### [REQUIREMENT]
Find every line in the items below that contains the word "distance", and copy each of those lines.

── RECORD EXCERPTS

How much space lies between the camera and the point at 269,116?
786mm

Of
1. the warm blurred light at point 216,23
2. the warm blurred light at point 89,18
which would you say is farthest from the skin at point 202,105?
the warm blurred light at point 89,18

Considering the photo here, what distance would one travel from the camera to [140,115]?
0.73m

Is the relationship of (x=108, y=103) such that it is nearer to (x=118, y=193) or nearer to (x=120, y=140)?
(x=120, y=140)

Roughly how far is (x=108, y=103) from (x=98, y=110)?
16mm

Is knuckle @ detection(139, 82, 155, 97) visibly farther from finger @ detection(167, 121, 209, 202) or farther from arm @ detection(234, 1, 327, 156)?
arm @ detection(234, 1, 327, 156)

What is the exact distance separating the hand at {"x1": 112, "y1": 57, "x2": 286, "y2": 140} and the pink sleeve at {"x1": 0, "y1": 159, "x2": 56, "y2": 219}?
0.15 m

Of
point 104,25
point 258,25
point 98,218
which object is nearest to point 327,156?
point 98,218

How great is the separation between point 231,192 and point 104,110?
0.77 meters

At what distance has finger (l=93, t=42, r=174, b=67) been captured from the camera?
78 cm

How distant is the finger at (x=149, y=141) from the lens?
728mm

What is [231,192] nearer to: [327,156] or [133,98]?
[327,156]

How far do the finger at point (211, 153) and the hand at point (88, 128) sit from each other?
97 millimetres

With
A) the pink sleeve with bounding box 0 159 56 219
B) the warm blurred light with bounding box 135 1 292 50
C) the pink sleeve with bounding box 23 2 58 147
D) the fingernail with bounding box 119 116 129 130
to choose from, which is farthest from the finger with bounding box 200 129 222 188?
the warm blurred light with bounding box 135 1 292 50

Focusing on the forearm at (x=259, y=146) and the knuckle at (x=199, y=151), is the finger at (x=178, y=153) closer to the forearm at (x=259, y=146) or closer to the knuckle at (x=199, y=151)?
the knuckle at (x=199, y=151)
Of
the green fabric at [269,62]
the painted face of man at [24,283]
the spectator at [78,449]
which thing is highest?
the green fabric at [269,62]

────
── RECORD EXCERPTS

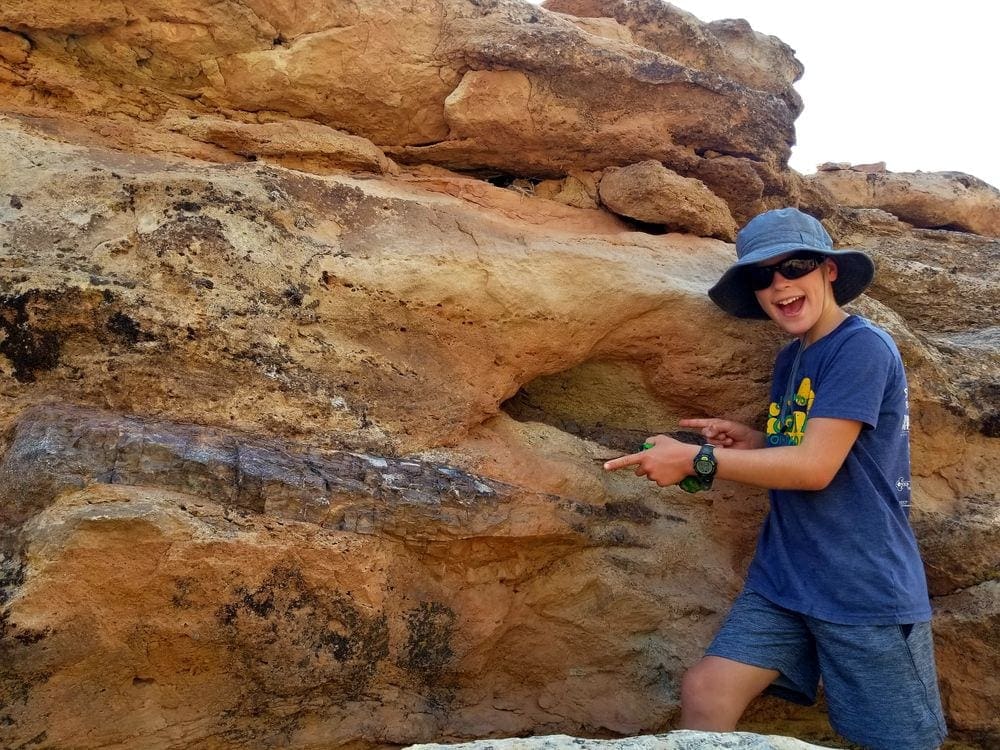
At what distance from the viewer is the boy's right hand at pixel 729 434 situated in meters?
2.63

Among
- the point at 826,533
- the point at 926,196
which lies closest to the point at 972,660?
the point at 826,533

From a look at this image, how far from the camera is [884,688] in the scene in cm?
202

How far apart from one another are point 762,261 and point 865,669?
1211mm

────
── RECORD EXCERPTS

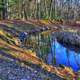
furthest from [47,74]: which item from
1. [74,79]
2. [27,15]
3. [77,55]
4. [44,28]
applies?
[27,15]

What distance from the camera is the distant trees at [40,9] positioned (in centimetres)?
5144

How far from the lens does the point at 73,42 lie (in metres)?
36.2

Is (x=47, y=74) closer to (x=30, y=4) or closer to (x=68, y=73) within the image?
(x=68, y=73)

────

### [SOLUTION BELOW]
Considering the photo here, what distance would one travel from the camera to [140,115]?
What is the exact distance separating the hand at {"x1": 112, "y1": 57, "x2": 286, "y2": 140} and the pink sleeve at {"x1": 0, "y1": 159, "x2": 56, "y2": 219}?
At what distance has finger (l=93, t=42, r=174, b=67) been captured from the camera?
At what distance from the viewer is the boy's right hand at pixel 729 434 situated in meters?
What distance from the camera is the distant trees at [40,9] positioned (in centimetres)?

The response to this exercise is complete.